Cresce sempre mais a consciência, na sociedade contemporânea, de que a inteligência artificial se torna cada vez mais importante na vida humana. Por esta razão, o papa Francisco insiste em dizer que os desafios que isto acarreta não se situam apenas na esfera tecnológica, mas também nas esferas antropológica, educacional, social e política. Desta forma, é um desafio urgente tomar consciência das grandes transformações em curso e, acima de tudo, atuar para que estas transformações possam assegurar a efetivação dos direitos humanos fundamentais no respeito às instituições e às leis que geram o progresso humano integral. A inteligência artificial deve pôr-se a serviço de um melhor potencial humano e das nossas mais altas aspirações.
De variadas formas, a inteligência artificial já está gestando transformações determinantes na configuração de nossas sociedades, influenciando profundamente as culturas, os comportamentos sociais e a construção da paz. No entanto, o papa Francisco nos adverte a respeito de uma questão de extrema gravidade: diz-se que o que aqui é gestado pode «alucinar», isto é, produzir afirmações que, num primeiro momento, apresentam-se como razoáveis, mas na realidade são improcedentes ou preconceituosas. Isto pode provocar algo muito perigoso na medida em que se usa a inteligência artificial em campanhas de desinformação que disseminam notícias falsas e geram uma desconfiança crescente em relação aos meios de comunicação.

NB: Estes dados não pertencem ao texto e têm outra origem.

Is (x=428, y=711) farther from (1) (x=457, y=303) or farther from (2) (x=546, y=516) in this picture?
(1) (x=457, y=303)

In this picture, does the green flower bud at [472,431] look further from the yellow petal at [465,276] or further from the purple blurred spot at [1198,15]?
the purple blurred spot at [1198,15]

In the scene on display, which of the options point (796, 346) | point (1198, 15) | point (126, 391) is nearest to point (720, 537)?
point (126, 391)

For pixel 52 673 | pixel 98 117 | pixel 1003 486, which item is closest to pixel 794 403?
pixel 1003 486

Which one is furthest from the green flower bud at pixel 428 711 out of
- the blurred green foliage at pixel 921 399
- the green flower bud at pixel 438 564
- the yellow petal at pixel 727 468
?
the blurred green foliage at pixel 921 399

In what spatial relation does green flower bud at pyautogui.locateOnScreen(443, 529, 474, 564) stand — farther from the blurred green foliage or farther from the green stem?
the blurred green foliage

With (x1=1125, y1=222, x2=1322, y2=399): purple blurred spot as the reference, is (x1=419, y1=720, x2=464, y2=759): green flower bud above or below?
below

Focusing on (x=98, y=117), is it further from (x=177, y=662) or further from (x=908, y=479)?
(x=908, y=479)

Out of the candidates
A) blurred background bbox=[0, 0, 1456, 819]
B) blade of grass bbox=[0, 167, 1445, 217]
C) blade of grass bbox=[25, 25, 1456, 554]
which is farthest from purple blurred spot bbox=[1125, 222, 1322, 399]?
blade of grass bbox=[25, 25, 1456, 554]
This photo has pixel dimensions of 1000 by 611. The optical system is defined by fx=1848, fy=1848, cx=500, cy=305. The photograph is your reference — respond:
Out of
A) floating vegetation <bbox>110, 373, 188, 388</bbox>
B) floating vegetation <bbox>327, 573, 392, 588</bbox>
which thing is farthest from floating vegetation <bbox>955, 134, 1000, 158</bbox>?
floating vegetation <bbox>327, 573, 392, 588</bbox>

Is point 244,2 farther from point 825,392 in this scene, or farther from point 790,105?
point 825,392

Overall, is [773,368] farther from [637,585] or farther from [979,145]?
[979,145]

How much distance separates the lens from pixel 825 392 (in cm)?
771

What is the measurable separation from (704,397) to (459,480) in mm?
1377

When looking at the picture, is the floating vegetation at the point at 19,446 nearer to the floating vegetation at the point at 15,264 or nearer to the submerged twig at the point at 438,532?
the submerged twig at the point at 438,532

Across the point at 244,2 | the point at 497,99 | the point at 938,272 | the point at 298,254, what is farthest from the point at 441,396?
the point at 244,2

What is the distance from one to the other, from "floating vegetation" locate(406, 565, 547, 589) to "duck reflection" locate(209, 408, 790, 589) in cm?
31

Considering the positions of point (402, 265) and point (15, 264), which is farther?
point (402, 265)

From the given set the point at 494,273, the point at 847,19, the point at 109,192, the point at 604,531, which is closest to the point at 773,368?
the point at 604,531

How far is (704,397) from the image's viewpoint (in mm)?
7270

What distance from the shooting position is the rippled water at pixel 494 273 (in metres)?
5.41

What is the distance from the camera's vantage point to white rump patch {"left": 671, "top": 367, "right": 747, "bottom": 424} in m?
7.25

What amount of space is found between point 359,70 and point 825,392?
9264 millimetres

A confidencialidade, a posse dos dados e a propriedade intelectual são outras esferas em que estas tecnologias geram graves ameaças às quais se vinculam outros efeitos negativos referentes a um uso indevido: a discriminação, a interferência nos processos eleitorais, a construção de uma sociedade que vigia e controla as pessoas, a exclusão digital e a exacerbação de um individualismo cada vez mais desvinculado da vida coletiva. Todos estes fatores podem alimentar os conflitos e obstaculizar a paz, pois quando os algoritmos ultrapassam informações, podem distorcê-las, multiplicando as injustiças e os preconceitos dos ambientes de onde partem. Quanto mais rápidos e complexos eles se geram, mais difícil é compreender por que produziram um determinado resultado.

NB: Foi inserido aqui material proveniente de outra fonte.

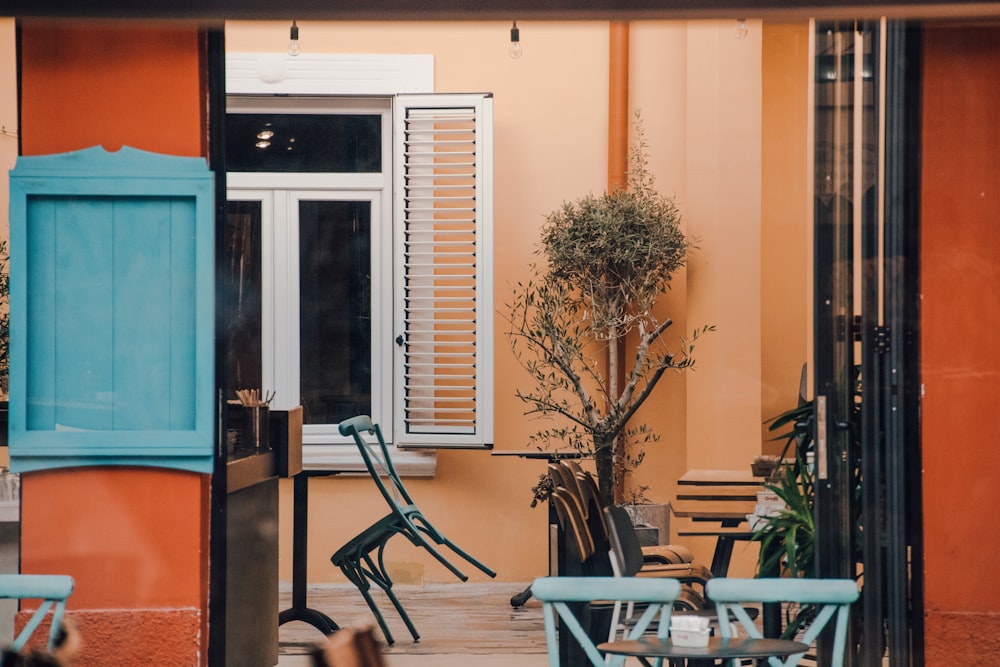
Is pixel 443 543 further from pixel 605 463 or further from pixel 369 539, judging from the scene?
pixel 605 463

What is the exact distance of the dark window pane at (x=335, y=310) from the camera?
22.7ft

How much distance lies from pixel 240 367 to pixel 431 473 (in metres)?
1.23

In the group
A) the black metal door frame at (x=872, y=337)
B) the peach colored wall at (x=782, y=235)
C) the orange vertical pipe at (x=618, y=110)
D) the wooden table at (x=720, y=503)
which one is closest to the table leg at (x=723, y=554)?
the wooden table at (x=720, y=503)

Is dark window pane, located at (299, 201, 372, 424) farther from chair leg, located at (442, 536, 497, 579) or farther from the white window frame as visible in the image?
chair leg, located at (442, 536, 497, 579)

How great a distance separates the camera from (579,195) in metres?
6.82

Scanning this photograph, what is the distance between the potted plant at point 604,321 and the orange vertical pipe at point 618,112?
69 mm

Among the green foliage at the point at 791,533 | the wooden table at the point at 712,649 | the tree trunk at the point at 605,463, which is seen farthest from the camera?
the tree trunk at the point at 605,463

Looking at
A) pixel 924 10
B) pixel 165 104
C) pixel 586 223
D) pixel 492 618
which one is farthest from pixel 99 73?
pixel 492 618

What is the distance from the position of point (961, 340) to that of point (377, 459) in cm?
307

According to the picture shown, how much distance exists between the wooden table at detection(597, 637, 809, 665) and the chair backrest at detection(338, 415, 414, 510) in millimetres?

As máquinas inteligentes podem executar os serviços que lhes são confiados com eficiência cada vez maior, mas objetivo e significação de suas atividades permanecem determinados ou capacitados pelo universo de valores de seres humanos. O perigo é que os critérios implícitos de certas escolhas permaneçam obscuros e que a responsabilidade de decisão seja camuflada de modo que os produtores possam esquivar-se da obrigação de agir para o bem da comunidade. De certo modo, isto é favorecido pelo próprio sistema tecnocrático, que associa a economia à tecnologia e “privilegia o critério da eficiência, tendendo a ignorar tudo o que não esteja ligado aos seus interesses imediatos”.
Para o papa, isto deve fazer-nos refletir sobre um aspecto frequentemente esquecido na atual mentalidade, mas decisivo para o desenvolvimento pessoal e social: o «sentido do limite». Com efeito, o ser humano, pensando em ultrapassar todo limite mediante a técnica, na obsessão de controlar tudo, na busca de uma liberdade absoluta, pode cair na espiral de uma “ditadura tecnológica”.